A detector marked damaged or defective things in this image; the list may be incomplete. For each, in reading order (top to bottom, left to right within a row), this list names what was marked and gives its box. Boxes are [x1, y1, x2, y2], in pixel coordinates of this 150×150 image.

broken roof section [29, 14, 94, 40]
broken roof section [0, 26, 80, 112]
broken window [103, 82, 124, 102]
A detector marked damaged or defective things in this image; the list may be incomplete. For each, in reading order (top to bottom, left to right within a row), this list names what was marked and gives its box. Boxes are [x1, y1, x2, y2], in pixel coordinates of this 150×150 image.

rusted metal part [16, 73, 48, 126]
################
» EXERCISE PROMPT
Output all of the data above again, line for line, with no changes.

» SOLUTION TO THIS EXERCISE
A detector marked damaged or defective things in this image; the list may be incomplete. For each, in reading order (top to bottom, left to right within a row), this list names what was marked and gives its box. Boxes are [x1, y1, x2, y2], in pixel coordinates of this 150×150 image.

broken roof section [29, 14, 94, 40]
broken roof section [0, 26, 80, 112]
broken window [103, 82, 124, 102]
A detector marked damaged or defective things in this image; the list may be incomplete. For each, in reading order (top to bottom, left to right within a row), this list names what was marked and gives its box. Boxes are [x1, y1, x2, y2], in pixel coordinates of this 150×150 image.

rusted metal part [16, 73, 48, 126]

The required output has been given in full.